While some are taking this as evidence the ritual will remain intact, it sounds more like it’s actually a matter of the creative team coming up with ways around having our heroes exchange jokes with a clown while biting each other’s overlapped tongues. That’s just not going to happen. Besides being a conceptual mess, the producers probably don’t want audiences bursting into laughter during the climax of their blockbuster horror film.

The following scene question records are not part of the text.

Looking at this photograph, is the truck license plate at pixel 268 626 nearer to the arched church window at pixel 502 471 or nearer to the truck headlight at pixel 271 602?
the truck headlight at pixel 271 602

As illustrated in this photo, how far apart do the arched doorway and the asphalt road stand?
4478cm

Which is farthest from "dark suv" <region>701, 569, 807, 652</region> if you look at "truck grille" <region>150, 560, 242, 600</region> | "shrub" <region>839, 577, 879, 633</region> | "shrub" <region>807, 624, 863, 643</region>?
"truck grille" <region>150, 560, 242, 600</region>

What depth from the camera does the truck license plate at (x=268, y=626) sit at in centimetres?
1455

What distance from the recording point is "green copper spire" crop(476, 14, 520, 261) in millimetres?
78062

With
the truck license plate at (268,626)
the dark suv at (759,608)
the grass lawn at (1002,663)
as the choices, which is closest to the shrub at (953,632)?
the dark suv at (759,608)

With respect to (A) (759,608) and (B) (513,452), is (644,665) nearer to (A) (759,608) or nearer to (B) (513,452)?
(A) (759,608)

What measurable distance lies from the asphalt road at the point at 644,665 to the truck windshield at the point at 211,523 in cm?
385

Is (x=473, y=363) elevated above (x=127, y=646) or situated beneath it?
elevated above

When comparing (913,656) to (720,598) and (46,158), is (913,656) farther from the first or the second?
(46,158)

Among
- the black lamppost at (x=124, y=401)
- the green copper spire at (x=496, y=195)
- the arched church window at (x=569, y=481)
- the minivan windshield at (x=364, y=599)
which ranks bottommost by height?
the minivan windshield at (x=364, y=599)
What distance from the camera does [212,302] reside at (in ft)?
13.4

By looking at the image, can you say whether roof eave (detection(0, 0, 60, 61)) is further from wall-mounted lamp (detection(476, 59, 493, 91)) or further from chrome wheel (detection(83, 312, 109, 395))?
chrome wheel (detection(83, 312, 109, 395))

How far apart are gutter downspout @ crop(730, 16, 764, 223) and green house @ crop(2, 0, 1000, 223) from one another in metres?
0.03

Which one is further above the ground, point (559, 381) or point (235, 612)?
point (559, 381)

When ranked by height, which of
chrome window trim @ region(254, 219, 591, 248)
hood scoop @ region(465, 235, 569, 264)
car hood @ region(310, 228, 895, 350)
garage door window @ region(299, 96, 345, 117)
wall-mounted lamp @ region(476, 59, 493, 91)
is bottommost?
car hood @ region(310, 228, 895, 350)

Another bananas element of the novel, however, sounds like it’s still going to be a part of the movie. As /Film points out, in a separate interview last year, Muschietti insisted they would be keeping the giant interdimensional turtle. Why is he talking about a turtle? Oh, please let us explain: See, in the book, the animal is meant to be a sort of spiritual counterbalance to the evil of It, a yin/yang-type situation, if you will, only with the “yin” being a turtle. At least the director has a good sense of how to frame it:
The moment you introduce the element of IT, which is an interdimensional evil entity, the presence of the turtle comes with it, as a counterbalance. It doesn’t seem to play a big role, but the turtle is there. Like all mythologies, there’s a god of good and a god of evil. I didn’t want to use it as a fantastic character, but it’s hinted, every time the kids are in danger or something, I wanted to hint at the presence of the turtle…In the book, they somehow address the turtle and say ‘the turtle couldn’t help us.’ But I think in the second part, the turtle will try to help them. In the second movie, the turtle left a few clues to their childhood that they don’t remember. They have to retrieve those memories from the summer of 1989, and that’s how we jump back to 1989. The keys to defeating to Pennywise are left in the past, and as adults, they don’t remember.
So there you have it. It: Chapter 2 will probably dial back some of the weirder aspects of the Ritual of Chüd, and the turtle may or may not be the literal interdimensional turtle described at length in King’s book. But even scaled back, things are going to get weird. Just like Stephen King likes it.